Most oppositions haven’t been given the chance to become governments, despite election after election.

There are conspicuous exceptions, such as Ghana and Zambia, though the latter is showing signs of a new authoritarianism. And some strong ruling parties – in Ethiopia, for instance – are yielding to huge public protest and starting to incorporate opposition personnel and policies.

Provided a ruling party is strong enough not to lose office, it can afford to do this in the name of sustaining itself. Even Zimbabwe’s Robert Mugabe, after some protracted interventionist diplomacy from South Africa’s Thabo Mbeki, gave in and formed a coalition government with the opposition in 2008. Then again, he went on to defeat that opposition once more in 2013.

Until he was ousted at the end of 2017, Mugabe was the ultimate presidential limpet. He subjected himself to regular elections, but somehow, for nearly a quarter of a century, his popularity and that of his party proved remarkably enduring.

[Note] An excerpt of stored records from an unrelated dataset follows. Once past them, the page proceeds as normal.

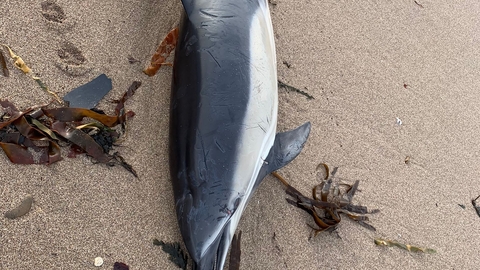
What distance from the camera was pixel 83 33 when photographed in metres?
2.30

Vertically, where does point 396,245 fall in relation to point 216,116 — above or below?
below

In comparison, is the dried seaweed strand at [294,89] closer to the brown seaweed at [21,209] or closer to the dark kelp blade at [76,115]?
the dark kelp blade at [76,115]

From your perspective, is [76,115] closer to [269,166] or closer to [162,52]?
[162,52]

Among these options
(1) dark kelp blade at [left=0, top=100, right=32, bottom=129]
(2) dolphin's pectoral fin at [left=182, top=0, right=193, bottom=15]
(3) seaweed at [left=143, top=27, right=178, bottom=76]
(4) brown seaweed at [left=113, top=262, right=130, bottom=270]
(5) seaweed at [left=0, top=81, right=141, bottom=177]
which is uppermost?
(2) dolphin's pectoral fin at [left=182, top=0, right=193, bottom=15]

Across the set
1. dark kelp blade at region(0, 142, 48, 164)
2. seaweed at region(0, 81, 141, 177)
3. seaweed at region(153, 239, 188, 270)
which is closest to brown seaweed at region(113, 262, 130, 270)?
seaweed at region(153, 239, 188, 270)

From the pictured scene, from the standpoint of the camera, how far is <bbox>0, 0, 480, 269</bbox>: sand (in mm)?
1808

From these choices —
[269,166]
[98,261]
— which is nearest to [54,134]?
[98,261]

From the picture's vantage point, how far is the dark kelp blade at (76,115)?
6.34 ft

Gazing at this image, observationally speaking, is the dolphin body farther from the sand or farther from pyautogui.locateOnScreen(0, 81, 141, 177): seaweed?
pyautogui.locateOnScreen(0, 81, 141, 177): seaweed

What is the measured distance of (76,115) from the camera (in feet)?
6.46

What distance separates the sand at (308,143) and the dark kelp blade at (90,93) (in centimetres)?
4

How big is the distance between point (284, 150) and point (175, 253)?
0.75m

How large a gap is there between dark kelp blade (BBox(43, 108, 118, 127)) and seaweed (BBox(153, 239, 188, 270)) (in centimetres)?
64

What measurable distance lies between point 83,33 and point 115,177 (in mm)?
907
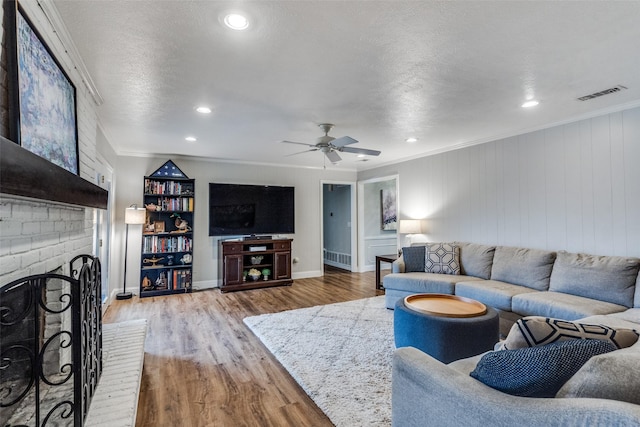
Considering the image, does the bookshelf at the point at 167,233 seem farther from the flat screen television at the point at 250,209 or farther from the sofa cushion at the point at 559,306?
the sofa cushion at the point at 559,306

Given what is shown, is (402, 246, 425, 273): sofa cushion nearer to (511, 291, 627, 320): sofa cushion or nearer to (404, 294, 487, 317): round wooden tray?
(404, 294, 487, 317): round wooden tray

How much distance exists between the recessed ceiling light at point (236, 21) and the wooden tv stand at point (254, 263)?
4115 millimetres

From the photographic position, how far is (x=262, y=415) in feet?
6.73

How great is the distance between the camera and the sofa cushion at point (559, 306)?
104 inches

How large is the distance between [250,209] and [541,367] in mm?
5279

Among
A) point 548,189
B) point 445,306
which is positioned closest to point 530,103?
point 548,189

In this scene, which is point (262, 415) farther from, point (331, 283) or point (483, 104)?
point (331, 283)

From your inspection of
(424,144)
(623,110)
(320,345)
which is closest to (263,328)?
(320,345)

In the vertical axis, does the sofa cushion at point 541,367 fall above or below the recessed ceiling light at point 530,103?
below

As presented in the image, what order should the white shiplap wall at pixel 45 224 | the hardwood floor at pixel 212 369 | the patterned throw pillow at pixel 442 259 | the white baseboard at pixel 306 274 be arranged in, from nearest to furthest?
the white shiplap wall at pixel 45 224, the hardwood floor at pixel 212 369, the patterned throw pillow at pixel 442 259, the white baseboard at pixel 306 274

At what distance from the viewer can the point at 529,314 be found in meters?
2.99

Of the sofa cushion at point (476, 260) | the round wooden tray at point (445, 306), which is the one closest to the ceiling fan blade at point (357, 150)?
the round wooden tray at point (445, 306)

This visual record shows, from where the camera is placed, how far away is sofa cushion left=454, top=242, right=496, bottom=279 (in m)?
4.07

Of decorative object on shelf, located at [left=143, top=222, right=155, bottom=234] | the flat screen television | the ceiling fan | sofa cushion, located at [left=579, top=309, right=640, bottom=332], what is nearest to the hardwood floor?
decorative object on shelf, located at [left=143, top=222, right=155, bottom=234]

In his latter years that changed dramatically – and Mugabe is now gone. But today, his successor and party comrade Emerson Mnangagwa hopes to secure an electoral victory of his own in July – promising, as Mugabe did, to win it freely and fairly.

That Mnangagwa and his ZANU-PF party will win is highly likely. The opposition, having lost its charismatic leader Morgan Tsvangirai to cancer, has a new young and untested leader – but not everyone in the opposition wants to follow him.